• **Request**:
Update the data below by changing every "red tiled roof" to "terracotta roof" and leaving everything else unchanged, and omit the pictures from your answer.

------------------------------------------------------------

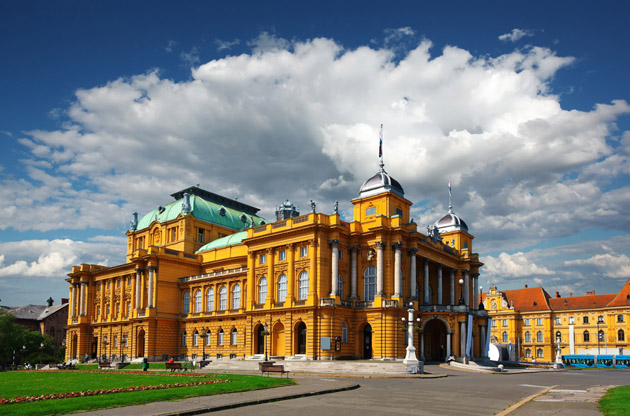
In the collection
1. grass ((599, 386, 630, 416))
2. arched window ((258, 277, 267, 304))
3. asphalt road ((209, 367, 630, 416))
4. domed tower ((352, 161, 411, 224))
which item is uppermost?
domed tower ((352, 161, 411, 224))

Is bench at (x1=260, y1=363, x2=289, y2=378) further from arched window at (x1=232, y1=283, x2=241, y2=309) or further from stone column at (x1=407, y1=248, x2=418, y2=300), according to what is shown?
arched window at (x1=232, y1=283, x2=241, y2=309)

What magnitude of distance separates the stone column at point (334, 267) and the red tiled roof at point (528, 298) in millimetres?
78492

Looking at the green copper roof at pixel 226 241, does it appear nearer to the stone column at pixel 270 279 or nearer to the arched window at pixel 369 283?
the stone column at pixel 270 279

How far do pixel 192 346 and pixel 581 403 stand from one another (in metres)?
61.9

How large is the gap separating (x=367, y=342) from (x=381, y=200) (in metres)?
15.8

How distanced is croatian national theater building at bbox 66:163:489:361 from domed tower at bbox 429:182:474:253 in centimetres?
17

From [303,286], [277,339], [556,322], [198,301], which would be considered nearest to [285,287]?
[303,286]

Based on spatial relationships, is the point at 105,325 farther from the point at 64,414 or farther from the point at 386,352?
the point at 64,414

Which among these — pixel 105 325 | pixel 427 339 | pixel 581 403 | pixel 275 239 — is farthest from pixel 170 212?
pixel 581 403

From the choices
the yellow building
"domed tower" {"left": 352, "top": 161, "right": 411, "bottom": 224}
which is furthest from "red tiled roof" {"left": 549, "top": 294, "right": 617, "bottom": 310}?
"domed tower" {"left": 352, "top": 161, "right": 411, "bottom": 224}

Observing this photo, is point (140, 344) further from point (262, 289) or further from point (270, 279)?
point (270, 279)

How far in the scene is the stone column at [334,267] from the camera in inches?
2281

------------------------------------------------------------

• **Task response**:
In the collection
1. grass ((599, 386, 630, 416))
2. arched window ((258, 277, 267, 304))
3. asphalt road ((209, 367, 630, 416))
4. domed tower ((352, 161, 411, 224))
which item is uppermost?
domed tower ((352, 161, 411, 224))

Is bench at (x1=260, y1=363, x2=289, y2=378) further from arched window at (x1=232, y1=283, x2=241, y2=309) or further from stone column at (x1=407, y1=248, x2=418, y2=300), according to what is shown?
arched window at (x1=232, y1=283, x2=241, y2=309)

What magnitude of distance separates the stone column at point (334, 267) and the terracotta roof at point (528, 298) in millimetres?
78492

Looking at the green copper roof at pixel 226 241, does it appear nearer to the stone column at pixel 270 279 or nearer to the arched window at pixel 369 283?
the stone column at pixel 270 279

How far do pixel 192 346 and pixel 581 403 stand from one another (in metres)?
61.9

How large is the gap separating (x=367, y=342) from (x=381, y=200) (in metres)?
15.8

How distanced is croatian national theater building at bbox 66:163:489:361 from domed tower at bbox 429:182:474:253 in centimetres?
17

From [303,286], [277,339], [556,322], [198,301], which would be considered nearest to [285,287]?
[303,286]

Based on spatial relationships, is the point at 105,325 farther from the point at 64,414 or farther from the point at 386,352?
the point at 64,414

Which among these — pixel 105 325 | pixel 427 339 | pixel 581 403 | pixel 275 239 — is farthest from pixel 170 212?
pixel 581 403

From the choices
the yellow building
"domed tower" {"left": 352, "top": 161, "right": 411, "bottom": 224}
which is furthest from "terracotta roof" {"left": 549, "top": 294, "right": 617, "bottom": 310}?
"domed tower" {"left": 352, "top": 161, "right": 411, "bottom": 224}

Observing this photo, is point (140, 344) further from point (262, 289) or further from point (270, 279)?
point (270, 279)

How far in the scene is the stone column at [334,267] from the camera in inches?
2281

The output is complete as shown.